ANDREW GLIKSON. at 2.5 minutes to midnight, we must defend the planet

Nov 13, 2017

On the 27 January, 2017, the Bulletin of the Atomic Scientists moved the arms of its doomsday clock to 2.5 min to midnight, the closest it has been since 1953, with enormous implications for humanity and nature. A book titled “The Plutocene: Blueprints for a post-Anthropocene Greenhouse Earth” elaborates the reasons for the decision of the Atomic Scientists.

In studying the past, geologists use a variety of proxy methods, including the geochemical and isotopic composition of ancient sediments, cave deposits, fossil plants and animals, tree rings, residual organic matter, and the distribution of species in different regions of the Earth. For the previous 800,000 years, ice cores are particularly useful. For periods in the order of thousands to tens of thousands of years, tree rings, the composition of organic matter in soils, fossil plants and animals are important.

None of these methods are available when it comes to projecting the geological record into the future. However the basic laws of physics, the principles of climate science and lessons from past climate trends and events, when coupled with observations of current developments, allow insights into the nature of future events.

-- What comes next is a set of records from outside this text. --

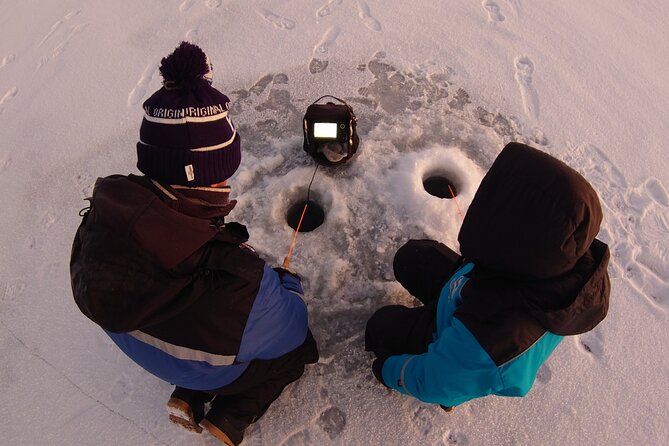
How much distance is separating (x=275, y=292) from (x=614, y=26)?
9.86 feet

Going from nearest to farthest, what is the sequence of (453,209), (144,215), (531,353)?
(144,215), (531,353), (453,209)

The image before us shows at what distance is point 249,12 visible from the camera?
10.4 ft

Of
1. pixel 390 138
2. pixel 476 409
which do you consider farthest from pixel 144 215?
pixel 390 138

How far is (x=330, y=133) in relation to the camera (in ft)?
7.29

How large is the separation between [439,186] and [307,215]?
0.74m

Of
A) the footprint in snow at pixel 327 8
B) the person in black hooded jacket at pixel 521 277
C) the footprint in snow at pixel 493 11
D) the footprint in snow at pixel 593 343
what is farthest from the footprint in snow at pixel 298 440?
the footprint in snow at pixel 493 11

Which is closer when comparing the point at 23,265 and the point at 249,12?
the point at 23,265

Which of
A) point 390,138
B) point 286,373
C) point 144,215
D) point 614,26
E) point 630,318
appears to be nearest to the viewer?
point 144,215

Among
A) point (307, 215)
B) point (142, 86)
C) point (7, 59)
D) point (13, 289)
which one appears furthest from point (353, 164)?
point (7, 59)

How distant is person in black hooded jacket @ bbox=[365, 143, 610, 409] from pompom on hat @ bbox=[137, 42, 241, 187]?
2.55ft

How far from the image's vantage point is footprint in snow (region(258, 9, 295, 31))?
3.05 meters

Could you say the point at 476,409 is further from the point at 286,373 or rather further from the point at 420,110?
the point at 420,110

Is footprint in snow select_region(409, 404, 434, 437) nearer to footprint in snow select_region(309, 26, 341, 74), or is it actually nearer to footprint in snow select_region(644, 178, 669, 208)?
footprint in snow select_region(644, 178, 669, 208)

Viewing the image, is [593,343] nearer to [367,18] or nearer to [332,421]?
[332,421]
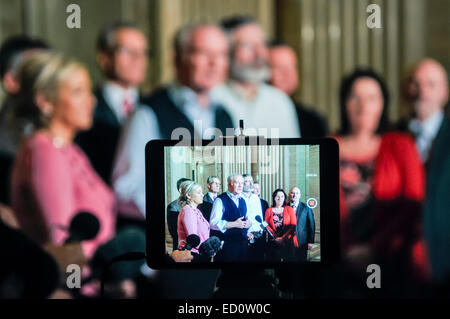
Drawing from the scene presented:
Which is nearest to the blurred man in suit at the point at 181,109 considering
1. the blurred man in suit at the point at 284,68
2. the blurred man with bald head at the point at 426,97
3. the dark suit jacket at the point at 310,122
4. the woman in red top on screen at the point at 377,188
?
the blurred man in suit at the point at 284,68

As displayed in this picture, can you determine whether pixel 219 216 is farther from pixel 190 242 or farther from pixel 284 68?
pixel 284 68

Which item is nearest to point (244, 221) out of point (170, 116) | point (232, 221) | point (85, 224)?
point (232, 221)

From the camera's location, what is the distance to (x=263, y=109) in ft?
8.73

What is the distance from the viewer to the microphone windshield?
1031 mm

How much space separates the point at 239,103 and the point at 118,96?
0.54 m

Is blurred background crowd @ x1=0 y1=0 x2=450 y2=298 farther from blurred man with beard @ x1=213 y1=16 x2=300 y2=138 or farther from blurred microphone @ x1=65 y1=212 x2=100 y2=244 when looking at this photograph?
blurred microphone @ x1=65 y1=212 x2=100 y2=244

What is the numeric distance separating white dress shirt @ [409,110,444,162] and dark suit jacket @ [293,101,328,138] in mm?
391

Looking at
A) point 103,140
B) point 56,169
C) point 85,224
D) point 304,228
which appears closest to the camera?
point 304,228

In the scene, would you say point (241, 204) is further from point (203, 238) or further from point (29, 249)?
point (29, 249)

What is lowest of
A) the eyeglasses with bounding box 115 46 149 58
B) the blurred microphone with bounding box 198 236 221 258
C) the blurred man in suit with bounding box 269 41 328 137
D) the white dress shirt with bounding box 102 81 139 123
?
the blurred microphone with bounding box 198 236 221 258

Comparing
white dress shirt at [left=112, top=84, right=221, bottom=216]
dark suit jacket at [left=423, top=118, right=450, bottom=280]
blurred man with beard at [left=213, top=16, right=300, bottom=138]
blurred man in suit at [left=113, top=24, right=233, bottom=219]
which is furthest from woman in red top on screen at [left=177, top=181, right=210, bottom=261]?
dark suit jacket at [left=423, top=118, right=450, bottom=280]

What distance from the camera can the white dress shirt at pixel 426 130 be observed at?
2650 mm

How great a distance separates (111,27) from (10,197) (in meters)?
0.88
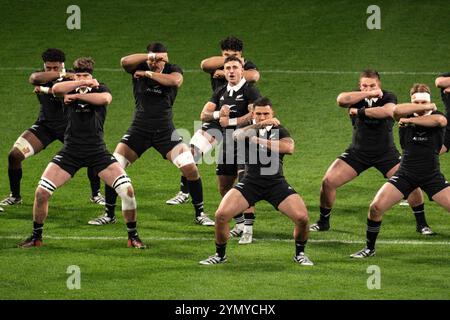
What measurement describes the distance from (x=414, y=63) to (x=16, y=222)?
38.3 ft

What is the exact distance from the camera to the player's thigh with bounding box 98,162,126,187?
17656 mm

Several factors that will determine the future course of the climate are:

  1. the past, current and future trends of solar insolation cycles;
  2. the evolving composition of the atmosphere, in particular greenhouse gases (CO2, CH4, NO2, Ozone) and oxygen levels;
  3. intermittent volcanic events, asteroid impacts, methane eruptions, plate tectonic and mountain building processes;

The regularity of solar insolation cycles (including the 100,000-years Milankovic cycle, 1470-year Bond cycle and the 11 years sun-spot cycle) and other solar insolation cycles are manifest in the geological record.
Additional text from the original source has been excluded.